Query myTable_json: Output 15 records of the in-memory table
spark.sql("select created_at, screen_name, tweet from myTable_json limit 15").show(15,False)
Query myTable_json: Output the top 15 Twitter authors
spark.sql("select screen_name, count(*) as count from myTable_json group by screen_name order by count desc limit 15").show(15,False)

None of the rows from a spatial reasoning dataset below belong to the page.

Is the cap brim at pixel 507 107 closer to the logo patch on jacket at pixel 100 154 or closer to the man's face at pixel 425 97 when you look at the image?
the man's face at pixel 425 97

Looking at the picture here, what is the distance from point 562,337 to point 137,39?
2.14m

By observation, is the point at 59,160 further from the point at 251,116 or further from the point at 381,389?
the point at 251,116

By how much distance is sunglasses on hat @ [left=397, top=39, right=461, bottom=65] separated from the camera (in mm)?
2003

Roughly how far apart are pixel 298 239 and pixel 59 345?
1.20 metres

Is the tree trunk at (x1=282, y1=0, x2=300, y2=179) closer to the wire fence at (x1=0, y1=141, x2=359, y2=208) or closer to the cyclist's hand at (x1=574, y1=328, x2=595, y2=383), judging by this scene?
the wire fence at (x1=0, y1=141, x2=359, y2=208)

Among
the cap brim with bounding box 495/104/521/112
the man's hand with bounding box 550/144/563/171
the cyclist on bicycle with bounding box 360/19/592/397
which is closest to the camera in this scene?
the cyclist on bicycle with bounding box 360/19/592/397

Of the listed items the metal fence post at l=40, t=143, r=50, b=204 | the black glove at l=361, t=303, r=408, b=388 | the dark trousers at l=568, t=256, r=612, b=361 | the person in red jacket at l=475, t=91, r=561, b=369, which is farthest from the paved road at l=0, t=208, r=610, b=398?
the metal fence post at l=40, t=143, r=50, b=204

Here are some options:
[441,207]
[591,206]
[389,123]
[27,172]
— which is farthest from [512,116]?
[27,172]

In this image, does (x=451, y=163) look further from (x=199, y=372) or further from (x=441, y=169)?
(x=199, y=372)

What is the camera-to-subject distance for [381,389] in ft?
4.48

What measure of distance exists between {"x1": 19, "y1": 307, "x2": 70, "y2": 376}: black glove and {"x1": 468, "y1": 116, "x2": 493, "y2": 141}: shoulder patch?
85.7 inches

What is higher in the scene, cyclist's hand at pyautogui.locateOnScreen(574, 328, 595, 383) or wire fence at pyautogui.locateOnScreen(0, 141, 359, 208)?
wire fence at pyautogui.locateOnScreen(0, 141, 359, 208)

Query myTable_window: Output the window aggregations
spark.sql("select created_at, screen_name, tweet from myTable_json limit 15").show(15,False)
References:
http://spark.apache.org/docs/latest/structured-streaming-programming-guide.html
https://databricks.com/blog/2016/07/28/structured-streaming-in-apache-spark.html https://hortonworks.com/apache/spark/
https://hortonworks.com/apache/spark/
Environment:
Apache Spark 2.1.0 (Pyspark with Python 2.7.5), Apache NiFi 1.1.0, Apache Kafka 2.10-0.8.2.1
Created on 09-28-2017 01:40 PM
Hi,
I am getting some Unicode error messages when running the job.
Run:
./spark-submit --packages org.apache.spark:spark-sql-kafka-0-10_2.11:2.2.0 file.py
Error:
UnicodeEncodeError: 'ascii' codec can't encode character u'\u2019' in position 39: ordinal not in range(128)
Any help?
How can I fix this issue?
Created on 03-16-2018 11:38 AM
Hello, I think that the process you do with python and kafka and spark is too easy to do with apache nifi processors, is there any reason to do so??
Thank you!
Created on 03-22-2018 06:36 AM
Hi,
You are using which version of HDF?
Becasue HDF 3.0.2 is not supporting spark when i added it through add service through ambari UI
Created on 03-23-2018 02:36 PM
You have to run Apache Spark on HDP 2.6.
You should start with HDP cluster then add HDF to it.